Clarifier les responsabilités : les crises ne sont pas responsables de tout  

 Si l’on raisonne en termes de responsabilité, les crises COVID puis énergétique ne sont pas seules en cause dans la dégradation de la situation des finances publiques depuis 2017, imputable pour une large part à des décisions prises en période ordinaire. Or, s’il est normal que l’État intervienne dans les crises, il est moins acceptable qu’il ne veille pas, en dehors de ces périodes, sinon à réduire le solde primaire, du moins à le stabiliser.

=-=-=

- **Consigne**: Transcrivez sans rien changer le passage du texte source sur les finances publiques, de « Clarifier les responsabilités : les » à « à le stabiliser. ». Appuyez-vous uniquement sur le texte source.

- **Données de l'exercice**:

=-=-=

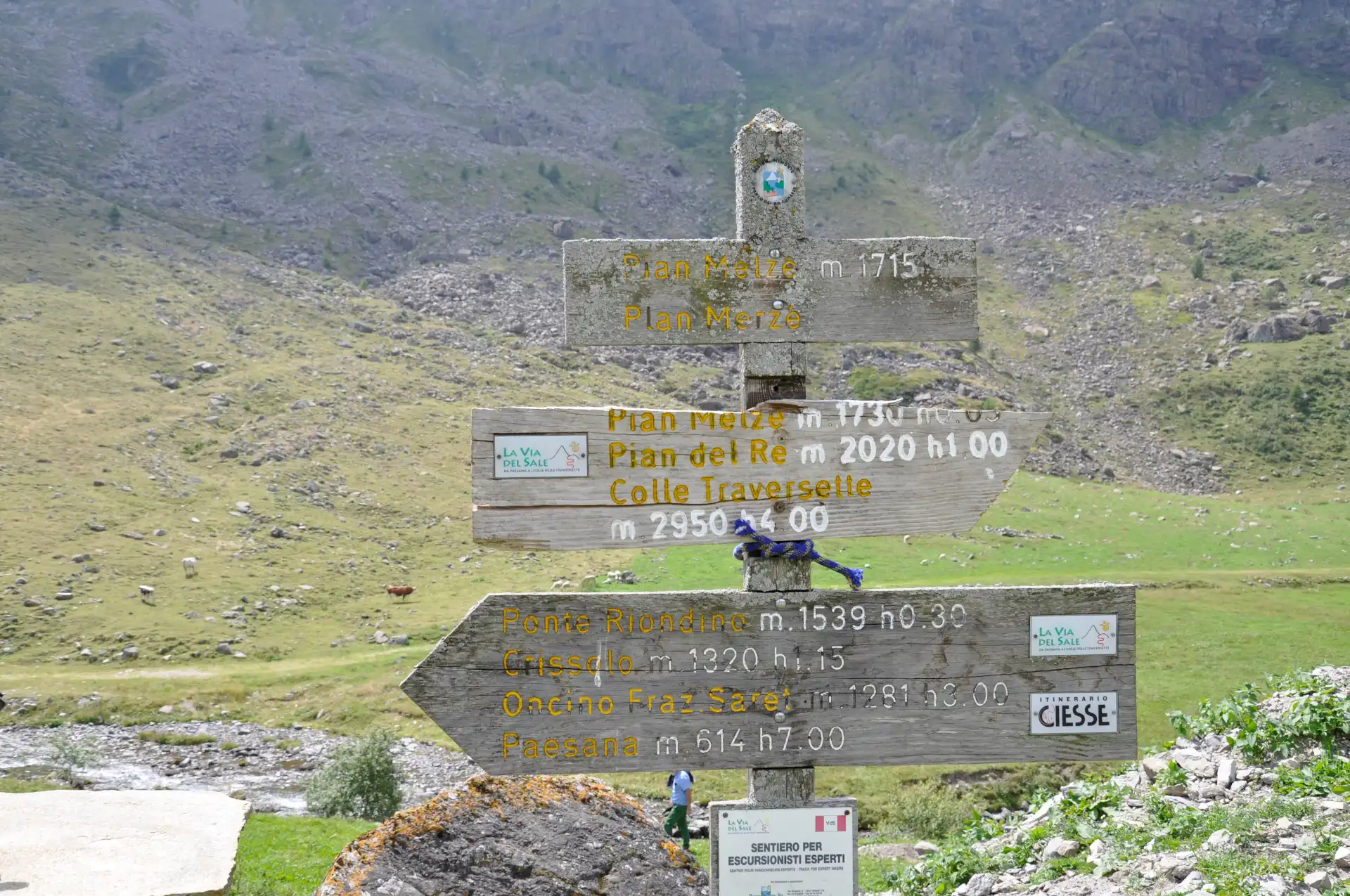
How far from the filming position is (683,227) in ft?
539

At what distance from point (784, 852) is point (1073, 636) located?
186 cm

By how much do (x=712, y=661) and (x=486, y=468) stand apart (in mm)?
1487

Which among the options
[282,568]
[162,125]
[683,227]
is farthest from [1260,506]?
[162,125]

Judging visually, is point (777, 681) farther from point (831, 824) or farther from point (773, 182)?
point (773, 182)

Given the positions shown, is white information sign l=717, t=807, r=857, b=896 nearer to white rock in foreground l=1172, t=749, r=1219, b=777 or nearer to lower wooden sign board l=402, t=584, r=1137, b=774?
lower wooden sign board l=402, t=584, r=1137, b=774

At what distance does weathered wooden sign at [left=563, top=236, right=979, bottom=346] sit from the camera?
555 cm

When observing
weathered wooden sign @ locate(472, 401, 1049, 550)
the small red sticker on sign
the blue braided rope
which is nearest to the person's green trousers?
the small red sticker on sign

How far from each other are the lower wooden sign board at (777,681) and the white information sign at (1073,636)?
27 millimetres

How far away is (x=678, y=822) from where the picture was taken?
408 inches

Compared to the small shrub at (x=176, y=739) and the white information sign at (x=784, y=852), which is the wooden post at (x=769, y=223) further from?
the small shrub at (x=176, y=739)

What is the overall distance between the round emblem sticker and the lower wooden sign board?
2.16 m

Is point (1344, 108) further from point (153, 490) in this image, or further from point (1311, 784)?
point (1311, 784)

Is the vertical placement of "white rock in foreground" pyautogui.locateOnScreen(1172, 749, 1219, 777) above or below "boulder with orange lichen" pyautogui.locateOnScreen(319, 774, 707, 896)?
above

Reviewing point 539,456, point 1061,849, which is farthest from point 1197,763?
point 539,456
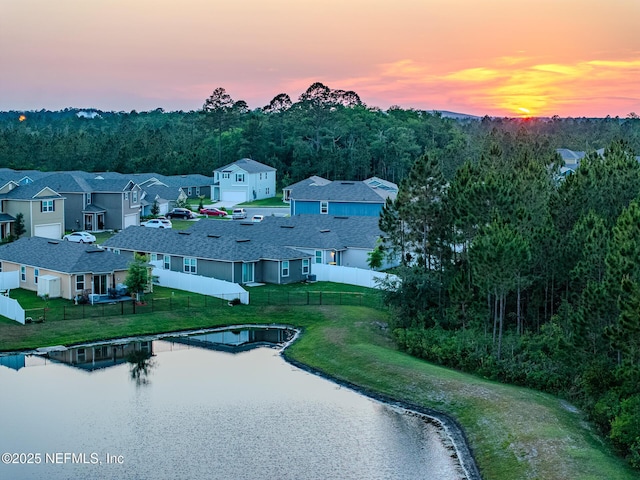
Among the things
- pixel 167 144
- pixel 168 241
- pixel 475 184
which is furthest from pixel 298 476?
pixel 167 144

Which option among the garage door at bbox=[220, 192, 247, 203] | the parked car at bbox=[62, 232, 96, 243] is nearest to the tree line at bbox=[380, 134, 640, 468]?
the parked car at bbox=[62, 232, 96, 243]

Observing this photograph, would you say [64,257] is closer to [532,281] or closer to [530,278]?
[530,278]

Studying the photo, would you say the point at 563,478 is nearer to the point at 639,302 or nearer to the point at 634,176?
the point at 639,302

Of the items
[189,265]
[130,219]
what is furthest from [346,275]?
[130,219]

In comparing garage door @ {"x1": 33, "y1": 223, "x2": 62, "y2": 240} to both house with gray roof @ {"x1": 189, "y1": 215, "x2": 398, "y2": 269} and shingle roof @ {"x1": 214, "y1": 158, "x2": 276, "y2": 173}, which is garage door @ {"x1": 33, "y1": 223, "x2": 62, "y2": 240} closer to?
house with gray roof @ {"x1": 189, "y1": 215, "x2": 398, "y2": 269}

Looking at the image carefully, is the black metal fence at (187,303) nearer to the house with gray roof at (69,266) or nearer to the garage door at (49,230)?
the house with gray roof at (69,266)

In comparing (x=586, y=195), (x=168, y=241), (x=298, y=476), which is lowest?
(x=298, y=476)

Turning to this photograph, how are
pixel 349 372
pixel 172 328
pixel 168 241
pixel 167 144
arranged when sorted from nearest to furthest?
pixel 349 372, pixel 172 328, pixel 168 241, pixel 167 144
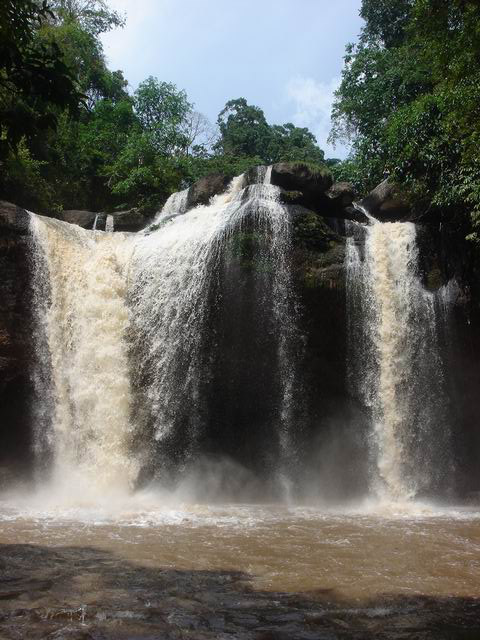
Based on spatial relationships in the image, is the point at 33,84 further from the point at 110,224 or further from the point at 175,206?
the point at 175,206

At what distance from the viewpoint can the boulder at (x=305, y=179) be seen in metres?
14.5

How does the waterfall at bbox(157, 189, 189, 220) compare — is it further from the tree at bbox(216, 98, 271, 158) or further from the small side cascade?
the tree at bbox(216, 98, 271, 158)

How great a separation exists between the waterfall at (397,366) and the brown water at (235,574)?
1930 mm

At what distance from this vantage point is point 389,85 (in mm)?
22109

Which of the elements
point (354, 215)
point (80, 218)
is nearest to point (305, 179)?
point (354, 215)

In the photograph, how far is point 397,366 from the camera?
12.2m

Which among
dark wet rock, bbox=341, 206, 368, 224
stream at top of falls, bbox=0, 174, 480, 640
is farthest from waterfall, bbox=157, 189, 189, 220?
dark wet rock, bbox=341, 206, 368, 224

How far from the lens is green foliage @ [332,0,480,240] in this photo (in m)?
11.3

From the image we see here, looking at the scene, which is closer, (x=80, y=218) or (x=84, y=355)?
(x=84, y=355)

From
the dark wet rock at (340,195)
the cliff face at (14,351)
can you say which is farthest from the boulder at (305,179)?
the cliff face at (14,351)

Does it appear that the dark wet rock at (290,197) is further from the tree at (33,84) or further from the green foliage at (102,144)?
the tree at (33,84)

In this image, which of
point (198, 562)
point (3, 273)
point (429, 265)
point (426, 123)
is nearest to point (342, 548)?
point (198, 562)

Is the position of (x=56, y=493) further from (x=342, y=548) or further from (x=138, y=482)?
(x=342, y=548)

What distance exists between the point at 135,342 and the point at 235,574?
739 cm
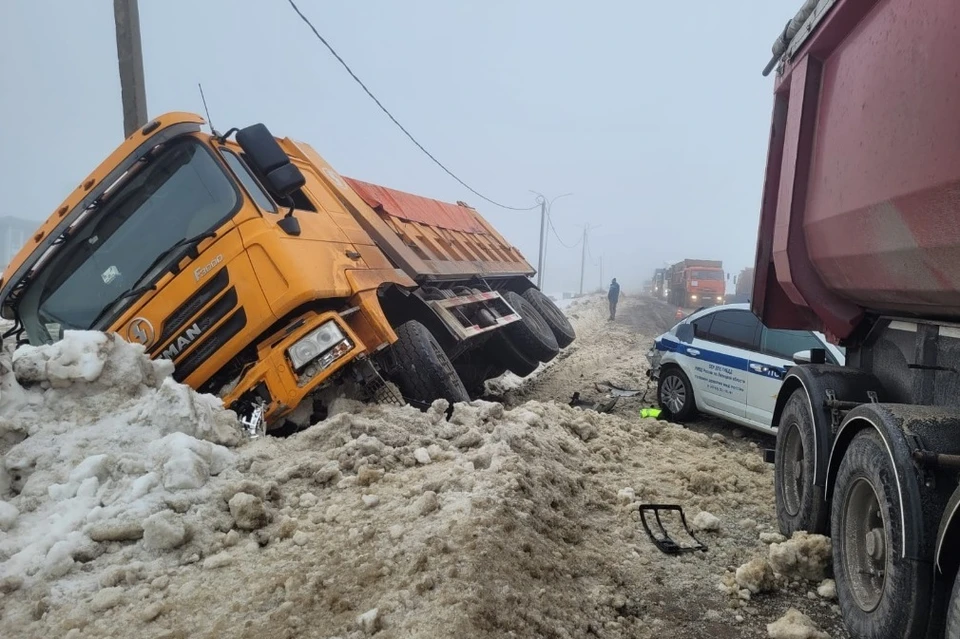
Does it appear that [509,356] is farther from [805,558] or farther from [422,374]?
[805,558]

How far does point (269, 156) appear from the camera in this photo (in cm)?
473

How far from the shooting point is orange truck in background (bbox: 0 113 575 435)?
15.2 ft

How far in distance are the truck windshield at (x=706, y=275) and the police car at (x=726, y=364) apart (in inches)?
930

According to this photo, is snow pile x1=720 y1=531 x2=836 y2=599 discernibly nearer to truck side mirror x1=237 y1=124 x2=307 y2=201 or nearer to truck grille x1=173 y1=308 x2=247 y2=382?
truck grille x1=173 y1=308 x2=247 y2=382

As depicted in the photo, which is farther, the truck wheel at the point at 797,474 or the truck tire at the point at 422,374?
the truck tire at the point at 422,374

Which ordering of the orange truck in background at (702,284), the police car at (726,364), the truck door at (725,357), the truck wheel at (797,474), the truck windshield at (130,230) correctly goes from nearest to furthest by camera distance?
the truck wheel at (797,474)
the truck windshield at (130,230)
the police car at (726,364)
the truck door at (725,357)
the orange truck in background at (702,284)

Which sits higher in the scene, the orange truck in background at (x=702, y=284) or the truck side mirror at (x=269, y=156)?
the truck side mirror at (x=269, y=156)

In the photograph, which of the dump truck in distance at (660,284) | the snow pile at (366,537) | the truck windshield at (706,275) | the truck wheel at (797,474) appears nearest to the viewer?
the snow pile at (366,537)

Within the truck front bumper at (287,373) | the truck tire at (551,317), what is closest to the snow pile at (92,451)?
the truck front bumper at (287,373)

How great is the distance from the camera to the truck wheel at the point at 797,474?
343cm

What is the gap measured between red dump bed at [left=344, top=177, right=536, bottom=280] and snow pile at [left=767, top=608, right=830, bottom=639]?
4.60 metres

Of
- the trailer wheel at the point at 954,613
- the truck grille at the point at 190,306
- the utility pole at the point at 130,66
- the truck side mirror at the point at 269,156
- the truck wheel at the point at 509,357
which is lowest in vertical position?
the truck wheel at the point at 509,357

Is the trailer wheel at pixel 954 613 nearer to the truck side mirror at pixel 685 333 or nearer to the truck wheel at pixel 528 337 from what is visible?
the truck side mirror at pixel 685 333

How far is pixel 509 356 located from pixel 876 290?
5813 millimetres
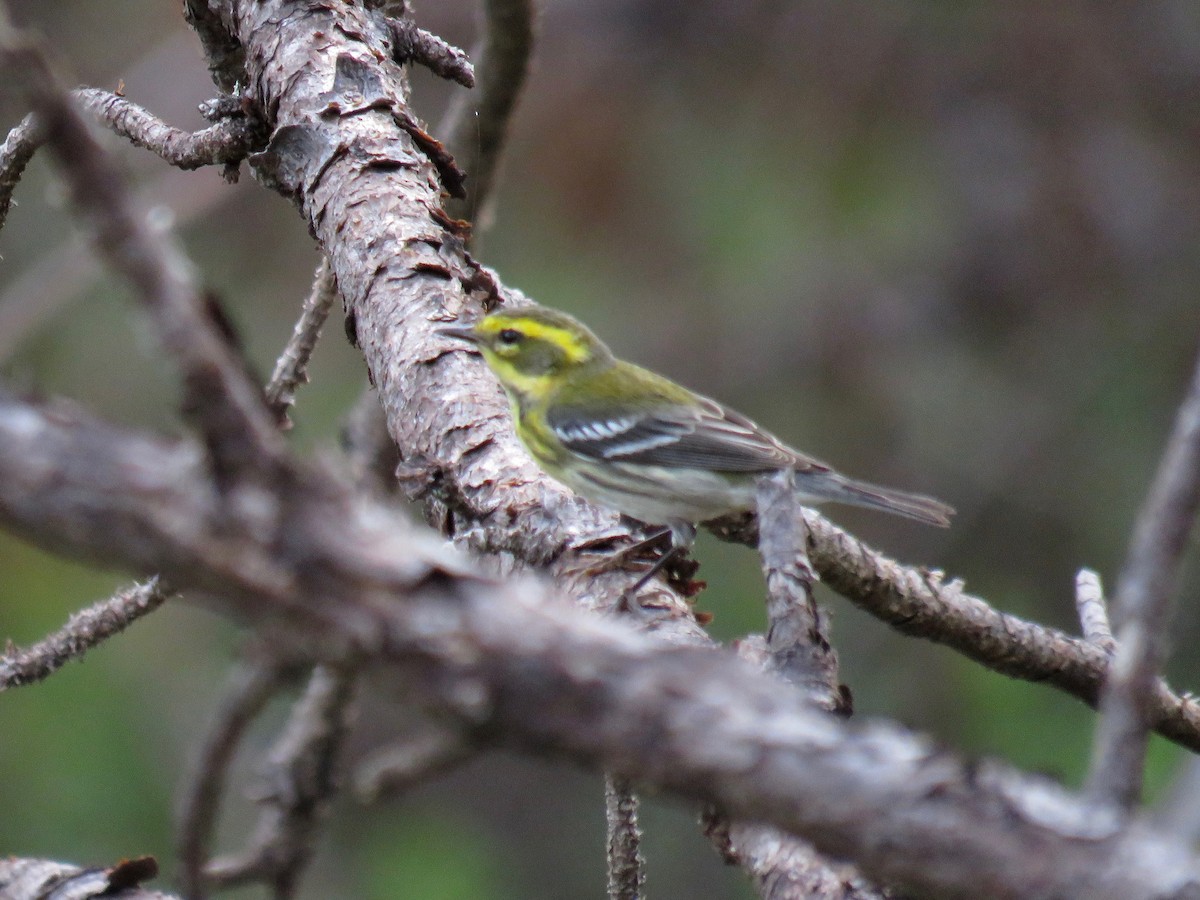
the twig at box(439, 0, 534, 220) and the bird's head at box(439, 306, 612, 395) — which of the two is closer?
the bird's head at box(439, 306, 612, 395)

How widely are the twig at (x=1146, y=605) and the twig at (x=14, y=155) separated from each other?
2.41 metres

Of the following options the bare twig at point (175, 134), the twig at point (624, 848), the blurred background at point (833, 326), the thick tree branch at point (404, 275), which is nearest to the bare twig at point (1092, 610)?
the thick tree branch at point (404, 275)

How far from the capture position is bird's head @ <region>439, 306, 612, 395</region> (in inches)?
126

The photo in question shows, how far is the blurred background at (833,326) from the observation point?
6.07m

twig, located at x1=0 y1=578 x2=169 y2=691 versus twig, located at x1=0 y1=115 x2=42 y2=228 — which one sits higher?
twig, located at x1=0 y1=115 x2=42 y2=228

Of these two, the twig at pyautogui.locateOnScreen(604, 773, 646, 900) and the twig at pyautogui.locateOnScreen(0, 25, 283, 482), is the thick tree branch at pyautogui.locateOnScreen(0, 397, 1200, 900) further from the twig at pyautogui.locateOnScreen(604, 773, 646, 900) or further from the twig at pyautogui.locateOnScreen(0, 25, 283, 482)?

=-=-=

- **Zone de réponse**:
Clarifier les responsabilités : les crises ne sont pas responsables de tout  

 Si l’on raisonne en termes de responsabilité, les crises COVID puis énergétique ne sont pas seules en cause dans la dégradation de la situation des finances publiques depuis 2017, imputable pour une large part à des décisions prises en période ordinaire. Or, s’il est normal que l’État intervienne dans les crises, il est moins acceptable qu’il ne veille pas, en dehors de ces périodes, sinon à réduire le solde primaire, du moins à le stabiliser.